Why This Is Not Done

If the data is free and the methodology is understood, why does most quant research still train on five years and call it sufficient? Three reasons.

First, short windows produce better-looking backtest plots. A strategy trained and tested on 2015 through 2024 will show a cleaner equity curve than one tested across the Great Depression, because the underlying market environment was less variable. The clean plot is more persuasive in pitch meetings and internal reviews, even when it is less informative about forward risk.

Second, short windows permit higher model complexity without triggering obvious overfitting alarms. A model with twenty features and five hyperparameters will overfit embarrassingly on thirty years of data but can appear to generalize on seven. Shorter windows give researchers more degrees of freedom to tune, and that freedom is frequently interpreted as signal.

Third, long historical data requires engineering effort that most quant teams deprioritize. Loading Shiller’s CSV is trivial. Integrating it into a unified pipeline alongside French’s factor data, FRED macro series, and NBER regime labels, then aligning their frequencies, handling forward-fills correctly, and maintaining the pipeline as sources update — that is a multi-week engineering project.

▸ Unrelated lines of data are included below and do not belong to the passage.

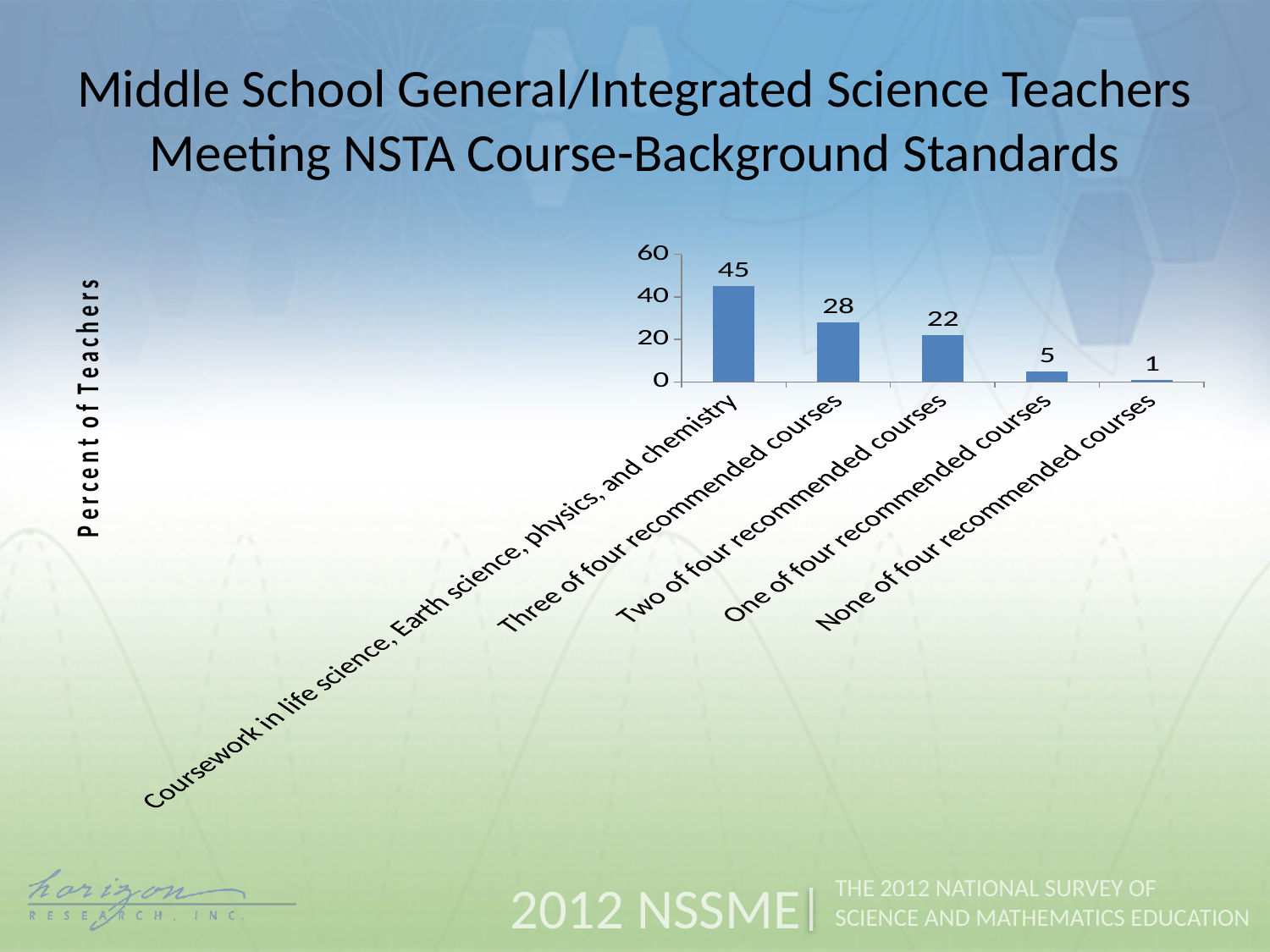
What is the difference between the values for 'Three of four recommended courses' and 'One of four recommended courses'? 23 Is the value for 'Coursework in life science, Earth science, physics, and chemistry' greater or less than 40? greater Which is larger: the value for 'Two of four recommended courses' or 'One of four recommended courses'? Two of four recommended courses How many categories are shown on the x axis? 5 What is the label of the vertical axis? Percent of Teachers What is the value for 'None of four recommended courses'? 1 Which category has the highest value? Coursework in life science, Earth science, physics, and chemistry What kind of chart is shown on the slide? Bar chart What is the value for 'Two of four recommended courses'? 22 What percent of teachers had coursework in life science, Earth science, physics, and chemistry? 45 Which category has the lowest value? None of four recommended courses What is the value for 'Three of four recommended courses'? 28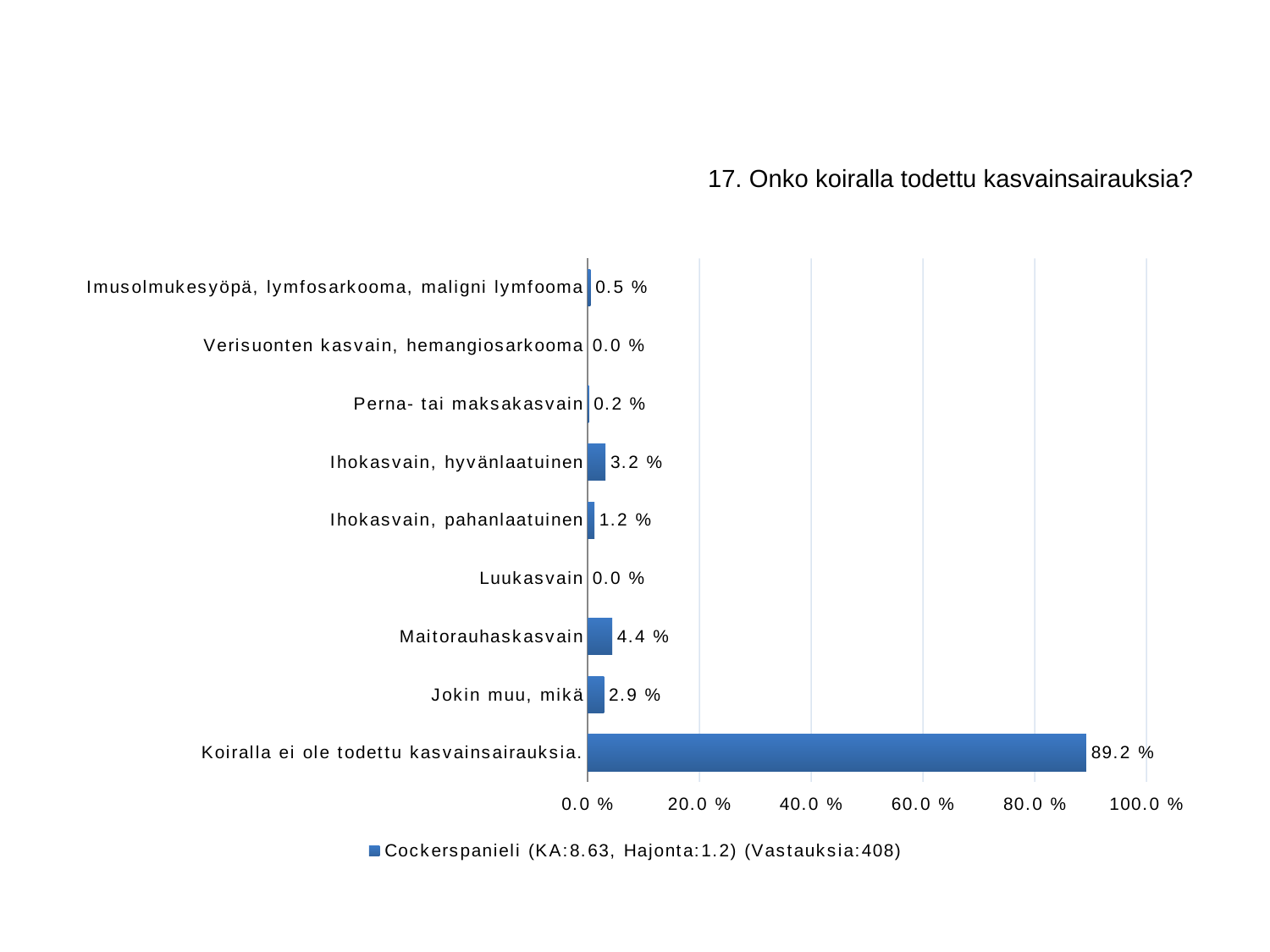
What is the value for "Perna- tai maksakasvain"? 0.2 % What kind of chart is shown on the slide? bar chart What is the value for "Ihokasvain, hyvänlaatuinen"? 3.2 % Which category has the highest value? Koiralla ei ole todettu kasvainsairauksia. What is the value for "Maitorauhaskasvain"? 4.4 % What is the title of the chart? 17. Onko koiralla todettu kasvainsairauksia? Is the value for "Koiralla ei ole todettu kasvainsairauksia." greater or less than 80.0 %? greater How many series does the legend list? 1 Which is larger, the value for "Ihokasvain, hyvänlaatuinen" or "Ihokasvain, pahanlaatuinen"? Ihokasvain, hyvänlaatuinen What is the difference between the values for "Maitorauhaskasvain" and "Jokin muu, mikä"? 1.5 % What is the value for "Koiralla ei ole todettu kasvainsairauksia."? 89.2 % How many categories are shown on the chart? 9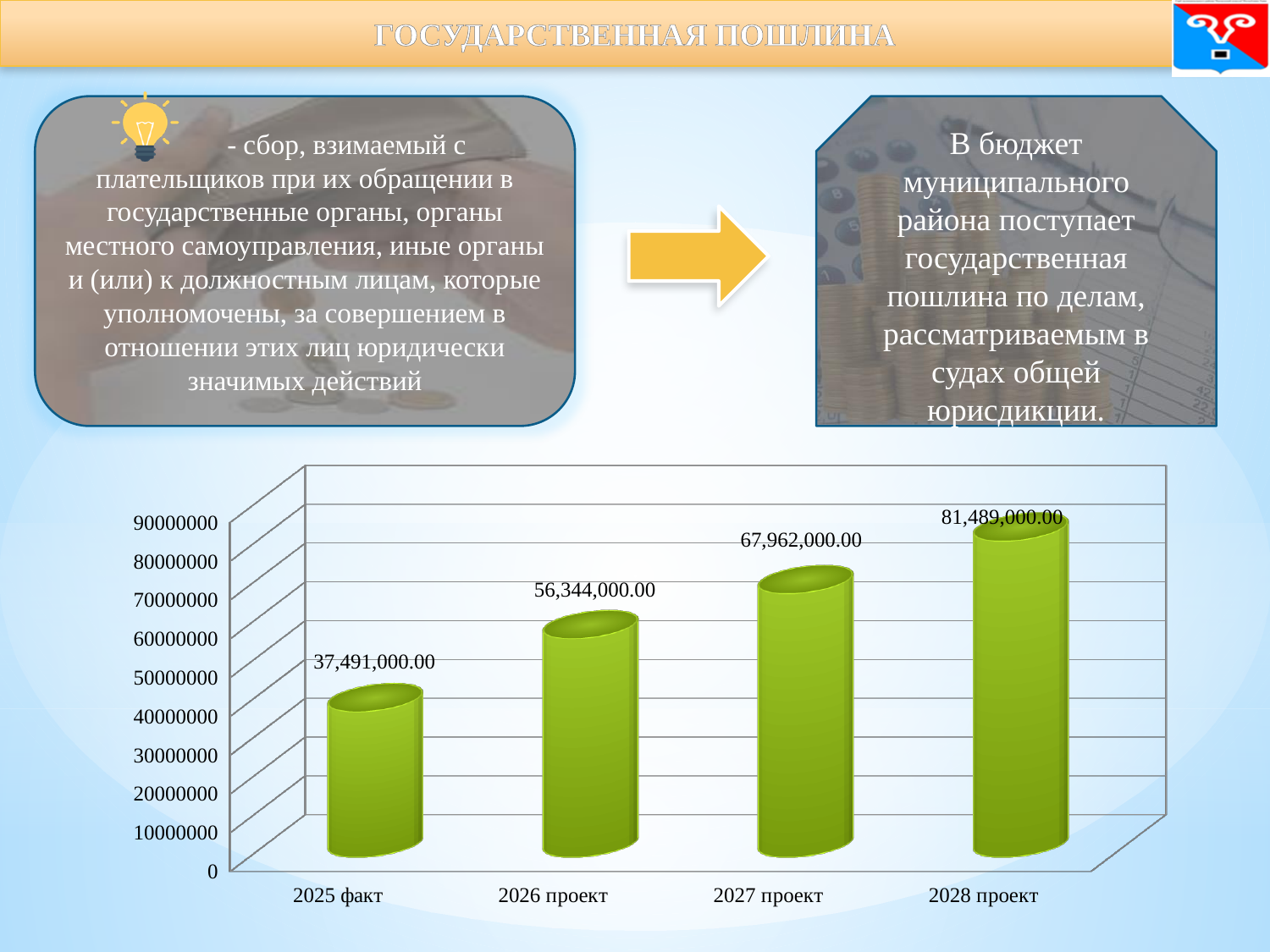
What is the value for 2028 проект? 81,489,000.00 What is the value for 2025 факт? 37,491,000.00 What is the difference between the values for 2026 проект and 2025 факт? 18,853,000.00 What kind of chart is shown on the slide? Bar chart What is the difference between the values for 2028 проект and 2027 проект? 13,527,000.00 Which category has the highest value? 2028 проект What is the value for 2027 проект? 67,962,000.00 Which category has the lowest value? 2025 факт How many categories are shown on the x axis? 4 Do the values rise or fall from 2025 факт to 2028 проект? Rise Which is larger, the value for 2027 проект or the value for 2026 проект? 2027 проект What is the value for 2026 проект? 56,344,000.00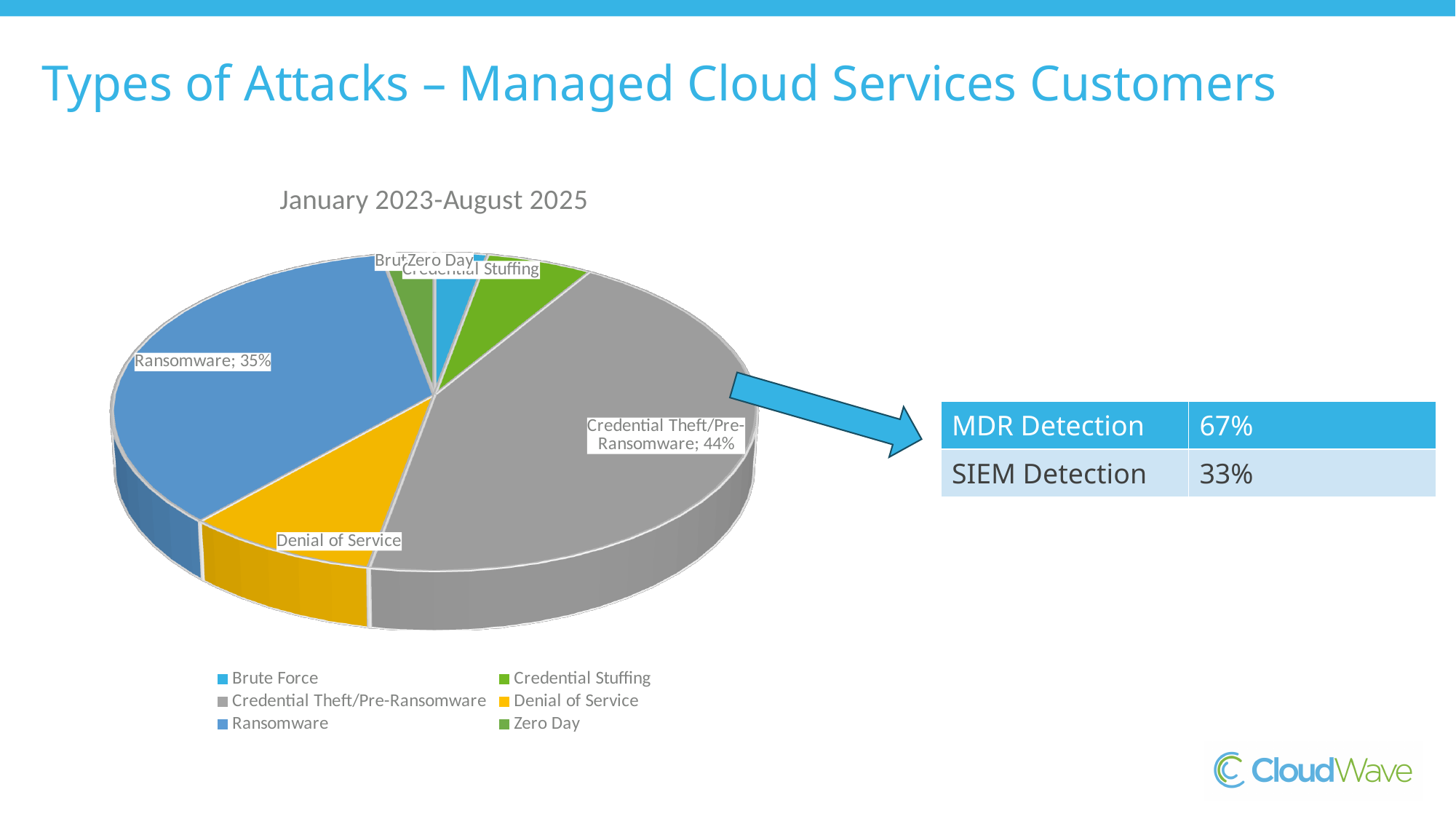
By how many percentage points does Credential Theft/Pre-Ransomware exceed Ransomware? 9 percentage points What is the title shown above the pie chart? January 2023-August 2025 How many attack types are shown in the pie chart? 6 What share of attacks is Ransomware? 35% What share of attacks is Credential Theft/Pre-Ransomware? 44% How many entries does the legend list? 6 Which is larger, the Credential Stuffing slice or the Denial of Service slice? Denial of Service What kind of chart is shown on the slide? pie chart Which is larger, the Credential Theft/Pre-Ransomware slice or the Ransomware slice? Credential Theft/Pre-Ransomware What is the combined share of Credential Theft/Pre-Ransomware and Ransomware? 79% Which is larger, the Denial of Service slice or the Ransomware slice? Ransomware Which attack type has the largest slice of the pie? Credential Theft/Pre-Ransomware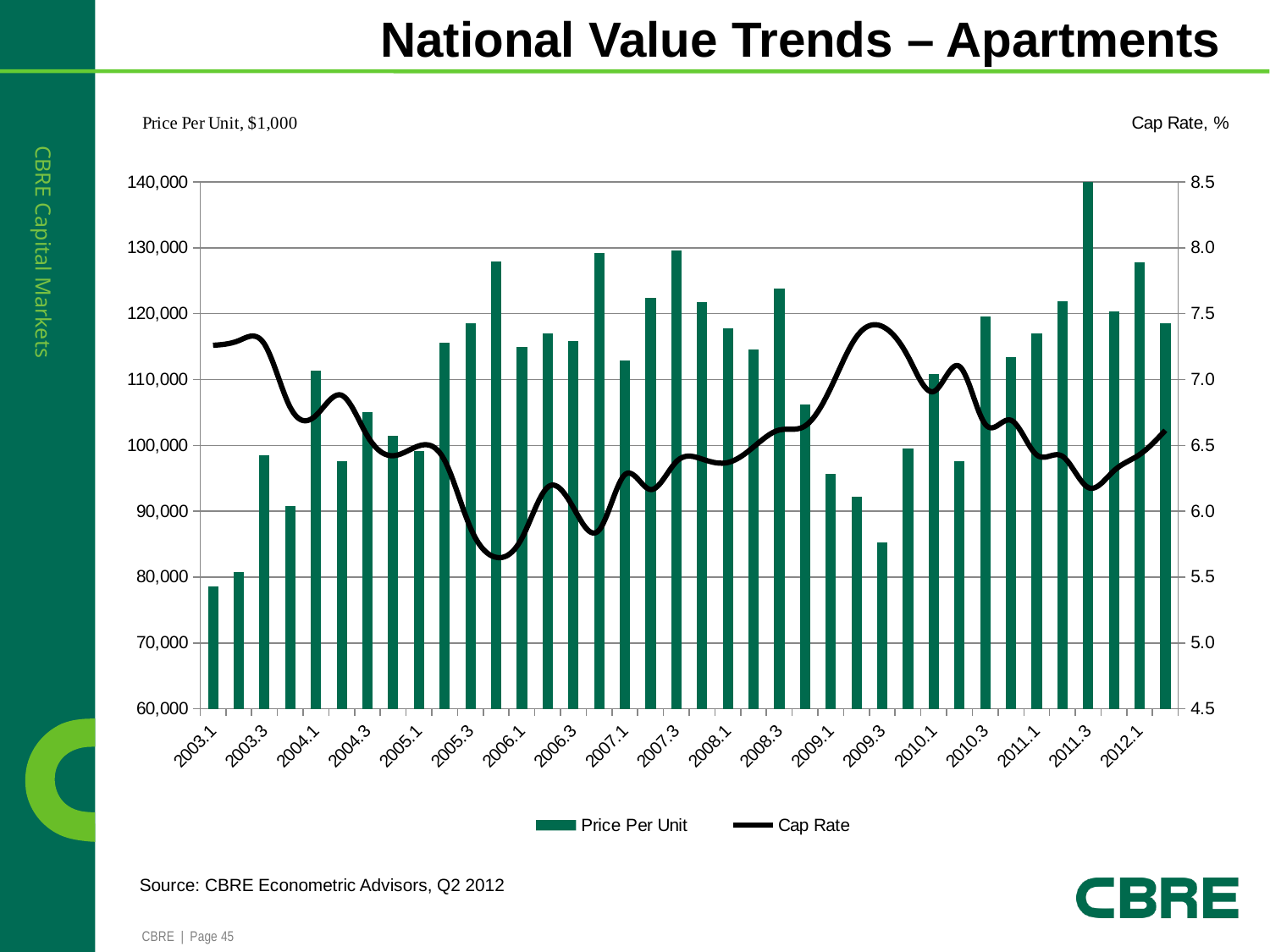
Does the Cap Rate line end higher or lower at 2012 than it started in 2003? lower What kind of chart is shown on the slide? A combination bar and line chart Is the Cap Rate at 2003.1 greater or less than 7.0? greater In which quarter is the Price Per Unit bar highest? 2011.3 How many series does the legend list? 2 Is the Cap Rate at 2006.1 greater or less than 6.0? less Is the Price Per Unit value for 2003.1 greater or less than 80,000? less Which has the larger Price Per Unit bar, 2007.1 or 2007.3? 2007.3 In which quarter is the Price Per Unit bar lowest? 2003.1 What is the title of the chart? National Value Trends – Apartments Which series is drawn as bars? Price Per Unit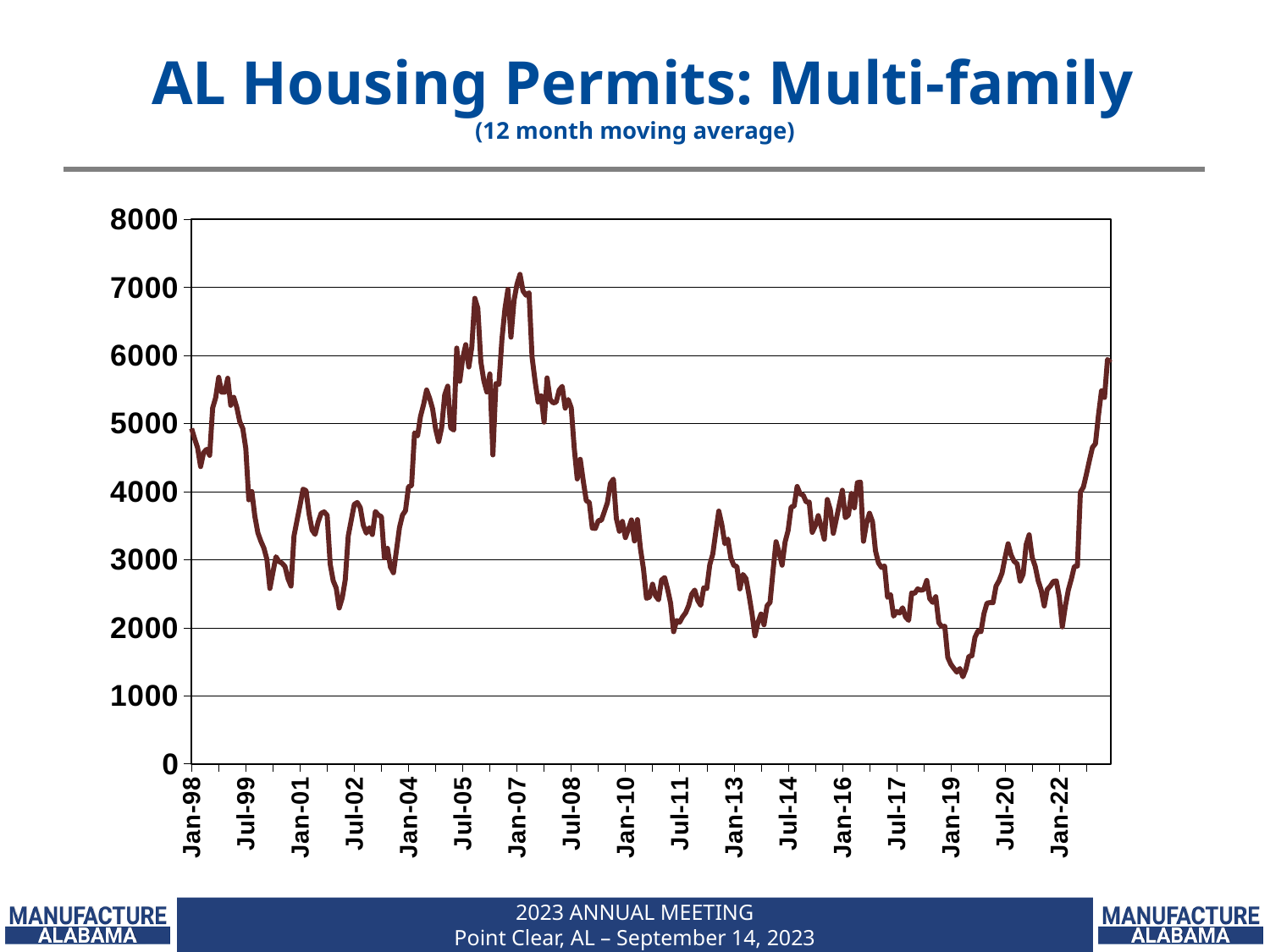
What kind of chart is shown on the slide? line chart Is the value at Jul-08 greater or less than 5000? greater Is the value at Jan-99 greater or less than 5000? greater Around which x-axis label does the line reach its highest point? Jan-07 What is the title of the chart on the slide? AL Housing Permits: Multi-family Does the line rise or fall between Jan-22 and the end of the series? rise Around which x-axis label does the line reach its lowest point? Jan-19 Is the value at Jul-17 greater or less than 3000? less According to the subtitle, what kind of average does the chart plot? 12 month moving average Which is larger, the value at Jan-07 or the value at Jan-19? Jan-07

It is not the kind of work that produces a weekly dashboard for the PM to look at. So it does not get done.

The Conclusion

A systematic strategy is only as robust as the worst environment it has been tested against. If the worst environment in its training data is 2015, the strategy’s actual robustness is approximately “optimized for 2015.” If the worst environment is 1929, the strategy has been stress-tested against an environment that is almost guaranteed to exceed anything it will face in production.

The decision to use long historical data is not a technical one. It is a methodological commitment that protects the people whose capital is at stake. A strategy that cannot survive 1973 has no business managing money in 2026, because the 2026 version of 1973 is always closer than anyone thinks.


OVRWCH’s research and validation framework uses the longest available historical window for every asset class it tracks. No strategy enters production without demonstrating positive risk-adjusted return across the majority of the regime epochs documented above. Specific minimum window requirements are proprietary.